Send back all the data below, exactly as given.

Some records
START
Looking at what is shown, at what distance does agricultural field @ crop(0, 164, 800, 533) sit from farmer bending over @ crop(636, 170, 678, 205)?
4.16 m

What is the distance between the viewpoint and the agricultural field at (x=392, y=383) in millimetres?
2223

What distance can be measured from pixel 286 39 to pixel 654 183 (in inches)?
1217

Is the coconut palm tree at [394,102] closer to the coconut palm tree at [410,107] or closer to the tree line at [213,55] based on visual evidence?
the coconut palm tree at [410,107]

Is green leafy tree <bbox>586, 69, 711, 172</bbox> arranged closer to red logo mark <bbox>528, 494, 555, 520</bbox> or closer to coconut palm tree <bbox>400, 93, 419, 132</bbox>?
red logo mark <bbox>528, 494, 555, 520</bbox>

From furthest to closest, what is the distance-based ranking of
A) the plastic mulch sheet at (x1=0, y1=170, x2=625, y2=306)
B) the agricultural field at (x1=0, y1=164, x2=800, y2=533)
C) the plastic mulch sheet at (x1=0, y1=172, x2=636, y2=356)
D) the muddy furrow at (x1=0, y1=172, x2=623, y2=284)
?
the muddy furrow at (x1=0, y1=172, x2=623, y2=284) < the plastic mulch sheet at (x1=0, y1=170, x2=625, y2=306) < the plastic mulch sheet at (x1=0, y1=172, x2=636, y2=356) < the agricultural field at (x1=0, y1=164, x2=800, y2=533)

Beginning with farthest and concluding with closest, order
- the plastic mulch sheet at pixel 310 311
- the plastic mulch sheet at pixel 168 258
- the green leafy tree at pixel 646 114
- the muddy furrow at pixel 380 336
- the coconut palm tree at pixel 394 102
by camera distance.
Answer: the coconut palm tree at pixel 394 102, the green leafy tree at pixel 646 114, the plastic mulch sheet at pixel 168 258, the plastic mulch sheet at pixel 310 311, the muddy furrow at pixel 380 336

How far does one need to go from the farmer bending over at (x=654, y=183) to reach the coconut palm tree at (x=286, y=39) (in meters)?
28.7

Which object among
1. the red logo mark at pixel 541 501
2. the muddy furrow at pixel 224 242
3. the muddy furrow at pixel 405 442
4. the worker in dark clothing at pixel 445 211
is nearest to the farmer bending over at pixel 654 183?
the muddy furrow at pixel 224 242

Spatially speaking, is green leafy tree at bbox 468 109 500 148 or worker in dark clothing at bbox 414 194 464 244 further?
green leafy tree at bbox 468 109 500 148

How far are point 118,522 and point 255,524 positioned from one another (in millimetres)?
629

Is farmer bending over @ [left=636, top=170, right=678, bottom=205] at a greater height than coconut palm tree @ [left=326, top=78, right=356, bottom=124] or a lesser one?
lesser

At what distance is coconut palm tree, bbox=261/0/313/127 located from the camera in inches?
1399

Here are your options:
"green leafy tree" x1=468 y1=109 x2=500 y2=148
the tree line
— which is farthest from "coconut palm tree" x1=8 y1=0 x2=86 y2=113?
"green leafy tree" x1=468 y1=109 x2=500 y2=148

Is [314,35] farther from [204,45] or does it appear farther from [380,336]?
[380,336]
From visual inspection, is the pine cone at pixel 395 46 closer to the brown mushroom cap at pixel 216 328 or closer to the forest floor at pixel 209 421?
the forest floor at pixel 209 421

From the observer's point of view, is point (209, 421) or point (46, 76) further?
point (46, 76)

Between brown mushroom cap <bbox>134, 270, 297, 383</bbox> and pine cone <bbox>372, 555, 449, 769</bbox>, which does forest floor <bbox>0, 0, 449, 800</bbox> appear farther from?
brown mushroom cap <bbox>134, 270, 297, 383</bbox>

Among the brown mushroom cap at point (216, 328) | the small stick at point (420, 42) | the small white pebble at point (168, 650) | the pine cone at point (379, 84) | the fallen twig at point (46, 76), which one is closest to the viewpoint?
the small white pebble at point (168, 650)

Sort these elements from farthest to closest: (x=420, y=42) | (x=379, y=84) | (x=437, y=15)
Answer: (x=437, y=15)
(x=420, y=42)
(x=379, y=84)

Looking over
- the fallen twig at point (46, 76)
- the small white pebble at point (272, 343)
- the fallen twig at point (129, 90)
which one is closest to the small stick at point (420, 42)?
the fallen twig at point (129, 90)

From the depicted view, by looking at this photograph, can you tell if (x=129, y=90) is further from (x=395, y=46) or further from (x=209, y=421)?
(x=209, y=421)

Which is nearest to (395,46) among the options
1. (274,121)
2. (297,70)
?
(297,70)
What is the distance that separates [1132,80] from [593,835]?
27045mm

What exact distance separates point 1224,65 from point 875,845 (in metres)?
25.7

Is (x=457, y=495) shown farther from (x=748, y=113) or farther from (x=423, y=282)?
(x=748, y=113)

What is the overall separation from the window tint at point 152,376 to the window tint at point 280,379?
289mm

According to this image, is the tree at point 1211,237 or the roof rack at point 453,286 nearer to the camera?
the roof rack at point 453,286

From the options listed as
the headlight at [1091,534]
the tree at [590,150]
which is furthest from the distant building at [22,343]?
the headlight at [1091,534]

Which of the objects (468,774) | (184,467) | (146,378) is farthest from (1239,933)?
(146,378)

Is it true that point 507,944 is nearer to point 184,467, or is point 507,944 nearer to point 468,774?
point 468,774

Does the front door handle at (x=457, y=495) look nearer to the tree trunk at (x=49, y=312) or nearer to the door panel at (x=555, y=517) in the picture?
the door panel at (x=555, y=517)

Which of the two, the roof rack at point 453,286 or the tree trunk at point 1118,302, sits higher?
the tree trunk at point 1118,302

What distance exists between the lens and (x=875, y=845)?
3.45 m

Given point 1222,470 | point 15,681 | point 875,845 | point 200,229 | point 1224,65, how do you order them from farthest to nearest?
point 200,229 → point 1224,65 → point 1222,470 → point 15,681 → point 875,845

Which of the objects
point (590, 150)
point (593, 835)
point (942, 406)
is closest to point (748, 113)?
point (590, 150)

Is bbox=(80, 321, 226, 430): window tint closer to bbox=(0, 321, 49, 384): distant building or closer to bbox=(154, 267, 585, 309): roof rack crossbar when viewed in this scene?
END
> **Task solution**:
Looking at what is shown, at what distance does agricultural field @ crop(0, 164, 800, 533) sit from farmer bending over @ crop(636, 170, 678, 205)?
4.16 m

What is the distance between the viewpoint and the agricultural field at (x=392, y=383) in millimetres?
2223

What distance can be measured from pixel 286 39 to pixel 654 183 (in inches)?
1217

Is the coconut palm tree at [394,102] closer to the coconut palm tree at [410,107] or closer to the tree line at [213,55] based on visual evidence?
the coconut palm tree at [410,107]

Is green leafy tree <bbox>586, 69, 711, 172</bbox> arranged closer to red logo mark <bbox>528, 494, 555, 520</bbox> or closer to coconut palm tree <bbox>400, 93, 419, 132</bbox>?
red logo mark <bbox>528, 494, 555, 520</bbox>

From furthest to closest, what is the distance-based ranking of
A) the plastic mulch sheet at (x1=0, y1=170, x2=625, y2=306)
B) the agricultural field at (x1=0, y1=164, x2=800, y2=533)
C) the plastic mulch sheet at (x1=0, y1=172, x2=636, y2=356)
D) the muddy furrow at (x1=0, y1=172, x2=623, y2=284)
?
the muddy furrow at (x1=0, y1=172, x2=623, y2=284) < the plastic mulch sheet at (x1=0, y1=170, x2=625, y2=306) < the plastic mulch sheet at (x1=0, y1=172, x2=636, y2=356) < the agricultural field at (x1=0, y1=164, x2=800, y2=533)

Beginning with farthest and concluding with closest, order
- the plastic mulch sheet at pixel 310 311
- the plastic mulch sheet at pixel 168 258
- the green leafy tree at pixel 646 114
- the muddy furrow at pixel 380 336
- the coconut palm tree at pixel 394 102
by camera distance.
Answer: the coconut palm tree at pixel 394 102, the green leafy tree at pixel 646 114, the plastic mulch sheet at pixel 168 258, the plastic mulch sheet at pixel 310 311, the muddy furrow at pixel 380 336

How far does one need to go from the farmer bending over at (x=654, y=183) to reach the coconut palm tree at (x=286, y=39) (in meters)?
28.7

Which object among
1. the red logo mark at pixel 541 501
2. the muddy furrow at pixel 224 242
3. the muddy furrow at pixel 405 442
4. the worker in dark clothing at pixel 445 211
is nearest to the farmer bending over at pixel 654 183?
the muddy furrow at pixel 224 242

Spatially speaking, is green leafy tree at bbox 468 109 500 148 or worker in dark clothing at bbox 414 194 464 244 further?
green leafy tree at bbox 468 109 500 148

How far are point 118,522 and point 255,524 positioned from one another (in millimetres)?
629

Is farmer bending over @ [left=636, top=170, right=678, bottom=205] at a greater height than coconut palm tree @ [left=326, top=78, right=356, bottom=124] or a lesser one?
lesser

At what distance is coconut palm tree, bbox=261/0/313/127 located from the camera in inches?
1399

Here are your options:
"green leafy tree" x1=468 y1=109 x2=500 y2=148
the tree line
— which is farthest from "coconut palm tree" x1=8 y1=0 x2=86 y2=113?
"green leafy tree" x1=468 y1=109 x2=500 y2=148

Is [314,35] farther from [204,45] or does it appear farther from [380,336]?
[380,336]
From visual inspection, is the pine cone at pixel 395 46 closer to the brown mushroom cap at pixel 216 328 or closer to the forest floor at pixel 209 421?
the forest floor at pixel 209 421

From the observer's point of view, is point (209, 421) or point (46, 76) further?
point (46, 76)

Between brown mushroom cap <bbox>134, 270, 297, 383</bbox> and pine cone <bbox>372, 555, 449, 769</bbox>, which does forest floor <bbox>0, 0, 449, 800</bbox> appear farther from?
brown mushroom cap <bbox>134, 270, 297, 383</bbox>

Among the brown mushroom cap at point (216, 328) | the small stick at point (420, 42) | the small white pebble at point (168, 650) | the pine cone at point (379, 84) | the fallen twig at point (46, 76), which one is closest to the viewpoint?
the small white pebble at point (168, 650)

Sort these elements from farthest to closest: (x=420, y=42) | (x=379, y=84) | (x=437, y=15)
Answer: (x=437, y=15)
(x=420, y=42)
(x=379, y=84)

Looking over
- the fallen twig at point (46, 76)
- the small white pebble at point (272, 343)
- the fallen twig at point (129, 90)
which one is closest to the small stick at point (420, 42)?
the fallen twig at point (129, 90)

From the depicted view, by looking at this photograph, can you tell if (x=129, y=90) is further from (x=395, y=46) or further from (x=209, y=421)?
(x=209, y=421)

Which is nearest to (395,46) among the options
1. (274,121)
2. (297,70)
?
(297,70)
What is the distance that separates [1132,80] from [593,835]?
27045mm

What exact distance separates point 1224,65 from point 875,845 (in metres)?
25.7

Is (x=457, y=495) shown farther from (x=748, y=113) or farther from (x=423, y=282)?
(x=748, y=113)

What is the overall separation from the window tint at point 152,376 to the window tint at point 280,379?
289mm

According to this image, is the tree at point 1211,237 or the roof rack at point 453,286 nearer to the camera?
the roof rack at point 453,286

From the options listed as
the headlight at [1091,534]
the tree at [590,150]
which is furthest from the distant building at [22,343]?
the headlight at [1091,534]

Which of the objects (468,774) | (184,467) | (146,378) is farthest from (1239,933)?
(146,378)

Is it true that point 507,944 is nearer to point 184,467, or is point 507,944 nearer to point 468,774?
point 468,774

Does the front door handle at (x=457, y=495) look nearer to the tree trunk at (x=49, y=312) or nearer to the door panel at (x=555, y=517) in the picture?
the door panel at (x=555, y=517)

Which of the two, the roof rack at point 453,286 or the tree trunk at point 1118,302, sits higher?
the tree trunk at point 1118,302

What distance exists between the lens and (x=875, y=845)?
3.45 m

Given point 1222,470 | point 15,681 | point 875,845 | point 200,229 | point 1224,65, how do you order them from farthest to nearest?
point 200,229 → point 1224,65 → point 1222,470 → point 15,681 → point 875,845

Which of the objects
point (590, 150)
point (593, 835)
point (942, 406)
is closest to point (748, 113)?
point (590, 150)

Is bbox=(80, 321, 226, 430): window tint closer to bbox=(0, 321, 49, 384): distant building or closer to bbox=(154, 267, 585, 309): roof rack crossbar when viewed in this scene?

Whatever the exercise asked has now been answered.